By the time Straily arrived in Sacramento this summer his fastball could top at 95 mph, but he’d added control. He controlled both his pitch location and each detail of its delivery to the plate.
“Everyone tried to label me a strikeout guy this year. No, I’m a strike thrower,” he said on Monday while watching batting practice for the Los Angeles Angels of Anaheim — his next opponent.
“This year I’ve been the most consistent in my deliver. It’s allowed me to throw a lot of strikes, not throwing things so far off the plate, not missing. The success has just come with the quality of pitches.”
But the pitcher added another thing, said Sacramento pitching coach Scott Emerson. Straily groomed all of his pitches to match the confidence in his fastball.
Both his slider and curveball have the movement and break to abase and humble even Major League hitters. Then a changeup full of deceit lopes in when the batters are looking fastball.
But again, that pitch only succeeds because of Straily’s discipline, Emerson said.
“He had the ability to cover hitters’ weaknesses all over the plate,” the coach said. “He does what a Major League pitcher should do ... When you have the ability to pretty much throw anything at any point in the count, that’s something special.”
Emerson said he knew Straily would make his way to The Show within seeing his first 10 pitches during a bullpen session this summer. But Straily didn’t know until the coach and Sacramento manager Darren Bush told him so.
The pitcher had little expectations coming into the season, believing that he’d toil in Double-A until 2013 when he’d prove himself worthy for promotion in spring training. When Emerson and Bush suggested last week that he play in the fall league in Arizona for more practice, it seemed like another chance to impress.
“I’m a firm believer in wherever you’re at, you’re going to be there for the rest of the year,” he said.
Straily agreed to keep pitching. Bush informed him he’d have to run it by Athletics’ pitching coach Curt Young the next day when they saw each other in Oakland.
“We always try and get a little creative. He got caught off guard,” Emerson said. “He took a deep breath and both of his hands went down to his knees like a basketball player grabbing his shorts.”
Among the 30,000 fans in the Bay Area stadium for Straily’s first start were somewhere between 50 and 80 friends and family members (the pitcher lost count). But the rookie couldn’t think about his supporters in the stands — relatives near and far or his coach from Marshall Jeff Waggoner or his buddies from Oregon with “DAN” painted on their chests. He couldn’t afford to take his eyes off Toronto Blue Jay Brett Lawrie.
Lawrie led off Saturday’s game for the visitors. The 22-year-old third baseman was also fresh at the Major League level with less than a year’s experience, but a big leaguer all the same.
“Just throw strikes and don’t embarrass yourself,” Straily commanded himself.

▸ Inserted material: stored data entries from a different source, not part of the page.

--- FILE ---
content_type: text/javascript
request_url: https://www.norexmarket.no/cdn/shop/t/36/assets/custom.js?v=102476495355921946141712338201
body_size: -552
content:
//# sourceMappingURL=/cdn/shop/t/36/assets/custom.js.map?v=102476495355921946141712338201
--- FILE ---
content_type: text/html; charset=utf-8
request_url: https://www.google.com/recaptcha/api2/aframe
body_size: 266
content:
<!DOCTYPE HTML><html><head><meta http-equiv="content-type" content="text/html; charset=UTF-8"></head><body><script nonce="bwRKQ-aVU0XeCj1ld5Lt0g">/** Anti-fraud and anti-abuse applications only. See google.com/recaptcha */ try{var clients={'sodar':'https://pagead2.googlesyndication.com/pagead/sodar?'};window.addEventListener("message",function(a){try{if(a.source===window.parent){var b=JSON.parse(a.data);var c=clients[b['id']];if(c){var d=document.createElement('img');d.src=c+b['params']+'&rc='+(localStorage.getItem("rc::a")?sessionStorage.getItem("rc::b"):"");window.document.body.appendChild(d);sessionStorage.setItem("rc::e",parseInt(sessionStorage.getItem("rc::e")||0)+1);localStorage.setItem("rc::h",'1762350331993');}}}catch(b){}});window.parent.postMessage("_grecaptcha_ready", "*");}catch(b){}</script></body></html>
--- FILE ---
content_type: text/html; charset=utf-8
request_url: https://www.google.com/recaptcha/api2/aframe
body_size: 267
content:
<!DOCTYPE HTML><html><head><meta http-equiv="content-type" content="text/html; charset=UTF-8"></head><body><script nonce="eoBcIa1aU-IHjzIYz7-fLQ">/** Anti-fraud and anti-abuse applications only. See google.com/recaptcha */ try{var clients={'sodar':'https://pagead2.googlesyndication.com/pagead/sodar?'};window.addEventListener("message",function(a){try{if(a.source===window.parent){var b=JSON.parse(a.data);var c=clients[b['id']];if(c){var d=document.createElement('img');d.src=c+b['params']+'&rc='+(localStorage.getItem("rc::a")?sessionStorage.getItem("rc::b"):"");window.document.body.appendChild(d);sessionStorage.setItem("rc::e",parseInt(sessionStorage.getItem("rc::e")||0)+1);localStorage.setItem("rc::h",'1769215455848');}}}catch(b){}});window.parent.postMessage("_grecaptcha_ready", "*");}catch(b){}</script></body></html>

He toed the rubber of the pitcher’s mound in his black-and-white Nike cleats and readied his first throw. The torque of his pitching motion would pop open the top buton of his crisp new No. 67 Athletics jersey over the course of his next 100 pitches. For now it remained neatly closed, its complementary yellow and green reflecting the Pendleton underclassmen jerseys he wore years ago.
“That first pitch for a strike and it just felt like the world came off my shoulders,” he said.
Lawrie would strike out for Straily’s first Major League strikeout, but not before battling for eight pitches.
Oakland won the game in 15 innings but Straily missed his first big-league win when Toronto’s Jeff Mathis tied the game at 4-4 with a three-run home run with two outs in the bottom of the ninth inning.
Straily threw six innings with five strikeouts, allowing one run on five hits. A quality start.
But that’s just baseball, he said.
“I don’t give up my run, then we win in nine,” he said.
With the Blue Jays now behind him and the Angels the new challenge to face tonight in Oakland, the 23-year-old who showed up on few scouting reports coming into the season has a new goal. His aspiration of 18 years now complete, something had to fill that void.
“The goal is to stay here,” Straily said simply.